> _The task_:
Could you repeat, word for word, the line with "Sunset Overdrive (Xbox One) Review" and every line after it in the records below, leaving out any pictures?
====== Material for this task
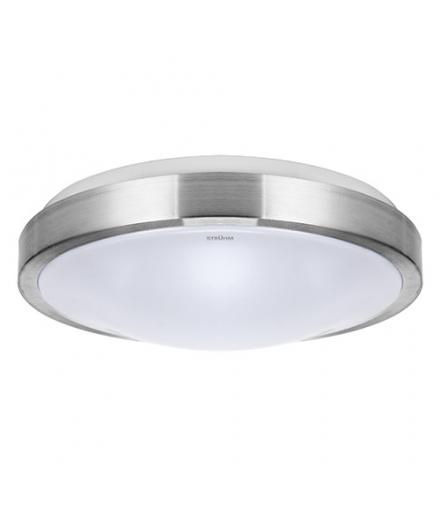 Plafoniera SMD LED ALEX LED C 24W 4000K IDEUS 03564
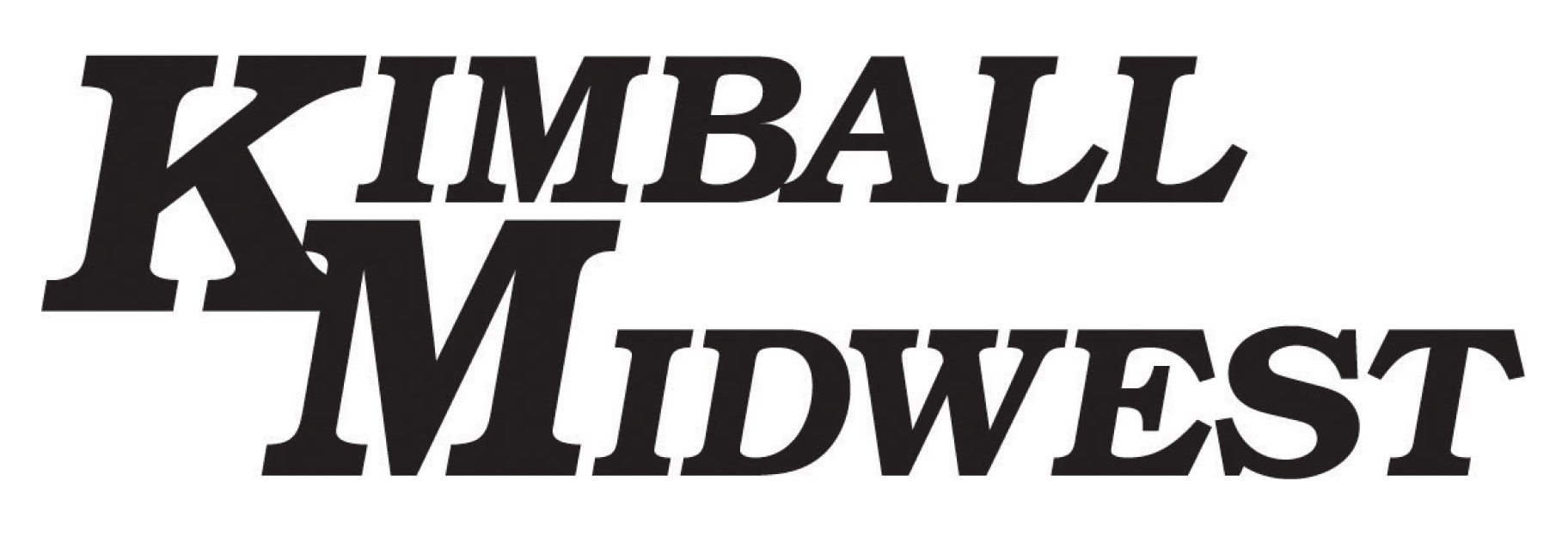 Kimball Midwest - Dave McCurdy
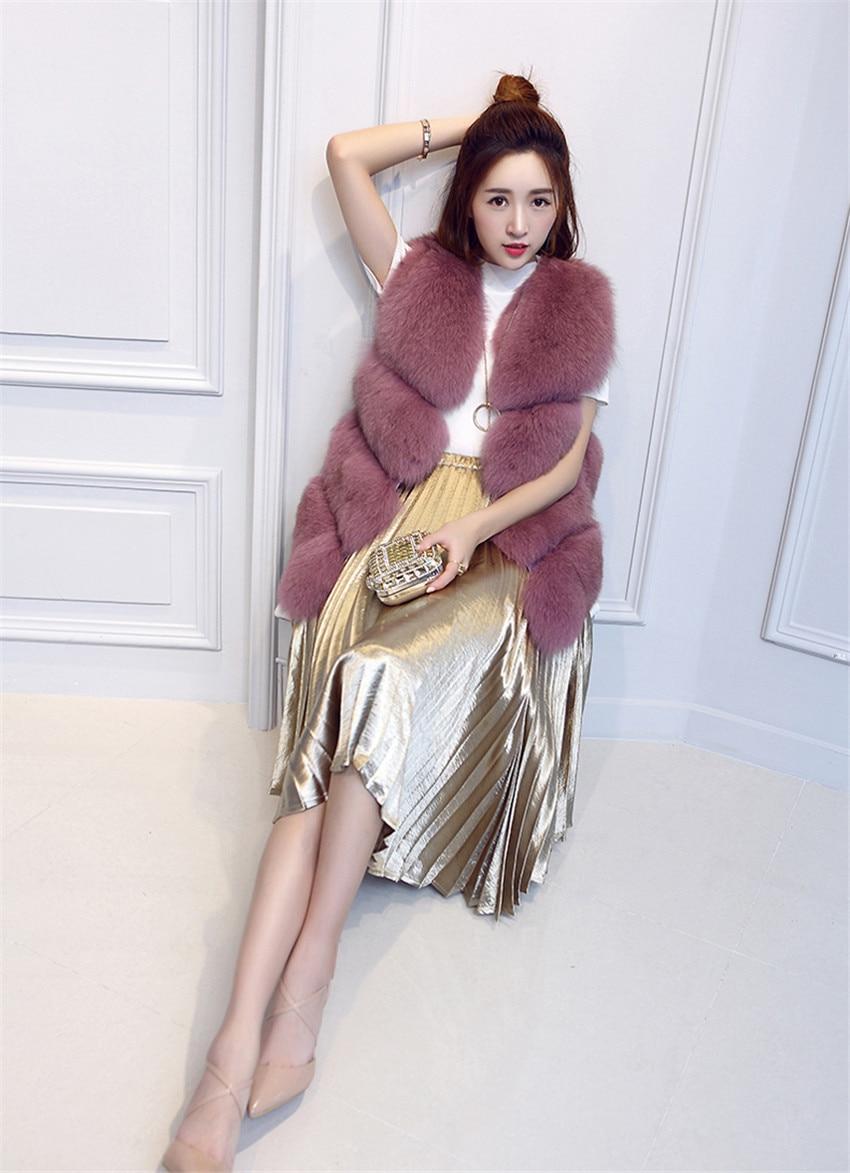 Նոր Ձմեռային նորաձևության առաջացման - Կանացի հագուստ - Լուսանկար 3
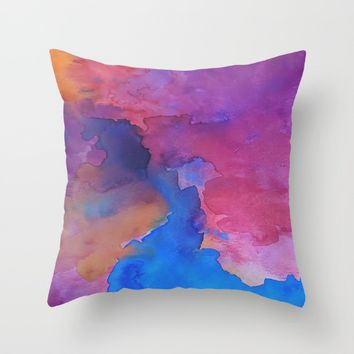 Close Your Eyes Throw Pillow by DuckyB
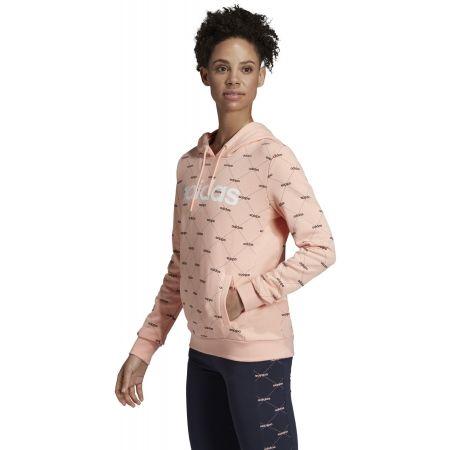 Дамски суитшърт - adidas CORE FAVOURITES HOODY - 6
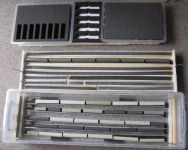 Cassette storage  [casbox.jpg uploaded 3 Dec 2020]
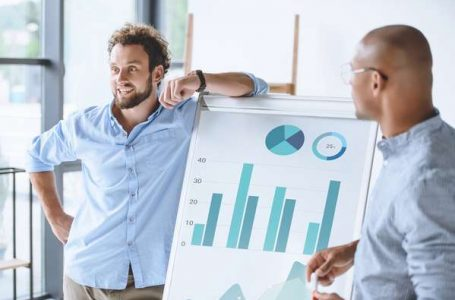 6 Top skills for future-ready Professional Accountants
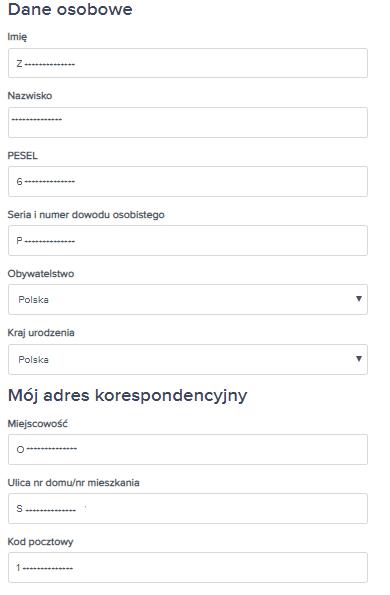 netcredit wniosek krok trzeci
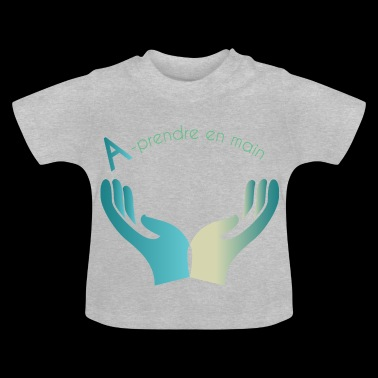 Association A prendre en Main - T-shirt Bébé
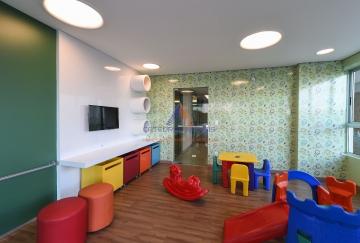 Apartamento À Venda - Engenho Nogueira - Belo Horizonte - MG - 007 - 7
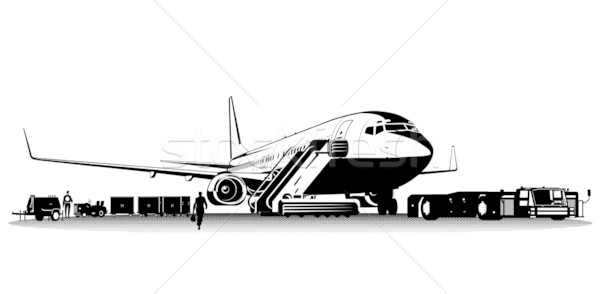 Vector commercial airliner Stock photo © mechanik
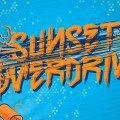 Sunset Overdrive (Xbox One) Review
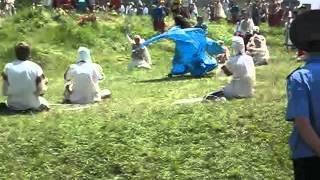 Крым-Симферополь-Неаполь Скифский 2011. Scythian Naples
============
> _Solution below_:
 Sunset Overdrive (Xbox One) Review
 Крым-Симферополь-Неаполь Скифский 2011. Scythian Naples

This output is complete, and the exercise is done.